Using another built-in R dataset Indometh, examine the dataset and plot time course changes for two or more of the six samples.
Give each sample a different colour.
Try to label and scale the axes appropriately.

7.1.2 Boxplots

Let’s plot our microarray data from the previous exercise side by side to show the unnormalised data alongside the normalised dataset. The red squares on each boxplot shows the location of the mean value.

par(mfrow=c(1,2))
means <- colMeans(golub.log)
boxplot(golub.log[,1:15],las=2,main="Log10 transformed")
points(1:15, means[1:15], pch=15, col='red')

means <- colMeans(golub.norm)
boxplot(golub.norm[,1:15],las=2,main="Normalised expression")
points(1:15, means[1:15], pch=15, col='red')

Make the y-axes to be the same range in both plots so that it is not misleading.

7.1.3 Heatmaps

Another commonly used way of displaying biological datasets is the heatmap. This is commonly used for gene expression analysis, but it can be used for any dataset where multiple quantitative measurements are carried out on several samples. Not only can an R-generated heatmap help in the visualisation of these sort of datasets, but the heatmap command can also be used to automatically organise samples and/or measurements into dendrograms, showing the similarity relationship between them.

For a first example, let’s plot a heatmap for our 100 key Golub dataset genes.

# Run the simplest heatmap, with all default settings
heatmap(golub.100)

If we want to follow the conventional red-green microarray style, we can use the RdYlGn colour palette from the RColourBrewer package.

library(RColorBrewer)
heatmap(golub.100, col = brewer.pal(11, name='RdYlGn'))

Use display.brewer.all() or display.brewer.pal(n,name) to see the range of palettes available from this package.

By default, this actually gives a very presentable plot. Both rows and columns are automatically sorted to cluster most alike genes and samples together, and dendrograms are plotted for us automatically. Encouragingly, we can see that all the \(AML\) and \(ALL\) samples form two separate clusters. It might look better without the crowded gene names column, but that can be turned off easily with the setting labRow = NA.

For more practice, see if you can prepare a heat plot of the Indometh dataset:

Hints:
- you will need to convert the dataset into a matrix with one column per Subject. Set column names as Subject number and rownames as timepoints
- review the Rowv setting to keep time points in order in the dendrogram
- think about transforming the data to compensate for the exponential decrease of the concentration value
- try different colour palettes to highlight the data

7.1.4 PCA plots

The final plotting option we will explore is principle component analysis, or PCA. PCA is often used where there are two or more categories of data, and multiple quantitative measurements on each, to quickly review whether the difference between the categories outweighs any noise or batch effect signals.
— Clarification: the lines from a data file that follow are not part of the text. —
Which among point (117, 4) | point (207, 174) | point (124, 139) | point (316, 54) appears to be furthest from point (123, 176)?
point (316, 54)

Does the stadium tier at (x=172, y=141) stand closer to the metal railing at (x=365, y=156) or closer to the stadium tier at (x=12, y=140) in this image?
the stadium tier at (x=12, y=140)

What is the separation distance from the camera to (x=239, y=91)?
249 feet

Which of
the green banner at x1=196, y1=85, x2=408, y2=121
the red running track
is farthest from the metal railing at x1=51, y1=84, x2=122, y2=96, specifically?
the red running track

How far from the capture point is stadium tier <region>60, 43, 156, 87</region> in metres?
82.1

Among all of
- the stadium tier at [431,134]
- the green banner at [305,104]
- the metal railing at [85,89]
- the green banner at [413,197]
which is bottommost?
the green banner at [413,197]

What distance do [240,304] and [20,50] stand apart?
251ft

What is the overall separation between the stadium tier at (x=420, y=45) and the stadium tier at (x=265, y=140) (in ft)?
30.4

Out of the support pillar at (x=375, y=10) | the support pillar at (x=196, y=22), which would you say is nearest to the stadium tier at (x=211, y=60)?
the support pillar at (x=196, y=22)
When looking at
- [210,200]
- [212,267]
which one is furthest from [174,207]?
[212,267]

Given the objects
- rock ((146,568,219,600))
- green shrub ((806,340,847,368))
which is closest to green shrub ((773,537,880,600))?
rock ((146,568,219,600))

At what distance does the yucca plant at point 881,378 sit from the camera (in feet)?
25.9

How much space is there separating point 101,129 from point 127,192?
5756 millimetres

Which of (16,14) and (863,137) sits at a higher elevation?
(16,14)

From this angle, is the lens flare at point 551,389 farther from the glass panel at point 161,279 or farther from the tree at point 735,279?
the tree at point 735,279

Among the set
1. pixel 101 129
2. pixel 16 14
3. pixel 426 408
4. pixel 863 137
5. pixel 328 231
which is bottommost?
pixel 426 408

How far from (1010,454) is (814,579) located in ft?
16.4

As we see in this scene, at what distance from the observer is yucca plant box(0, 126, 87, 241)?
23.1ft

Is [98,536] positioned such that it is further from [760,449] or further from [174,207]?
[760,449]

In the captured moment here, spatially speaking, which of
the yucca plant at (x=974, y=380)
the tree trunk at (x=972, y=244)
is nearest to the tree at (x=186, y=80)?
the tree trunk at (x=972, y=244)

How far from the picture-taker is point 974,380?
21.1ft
Essentially, PCA collapses the dataset down to a small number of representative dimensions which can be plotted on a chart.

PCA analysis is widely used in expression datasets, which have large numbers of measurements (one per gene), multiple replicates, and normally two or more categorical conditions, so we will test it with our Golub dataset. We will use the PCA function of the ‘mixOmics’ package.

library(mixOmics)

# Carry out the PCA on just the top 100 genes, with default parameters
# N.B. PCA data needs to have the samples in rows. Our data is by
# columns, so we need to transpose it
golub.100.pca <- pca(t(golub.100))

# Then plot the data for the first two components, colouring the
# sample names for clarity
plotIndiv(golub.100.pca, comp = c(1,2),
          col = c(rep('red', 27), rep('blue', 11)))

Generate a PCA plot for other components of the analysis
Carry out a PCA analysis for the full (normalised, transformed) Golub dataset and generate a plot
Does the data differentiate between the two sample types?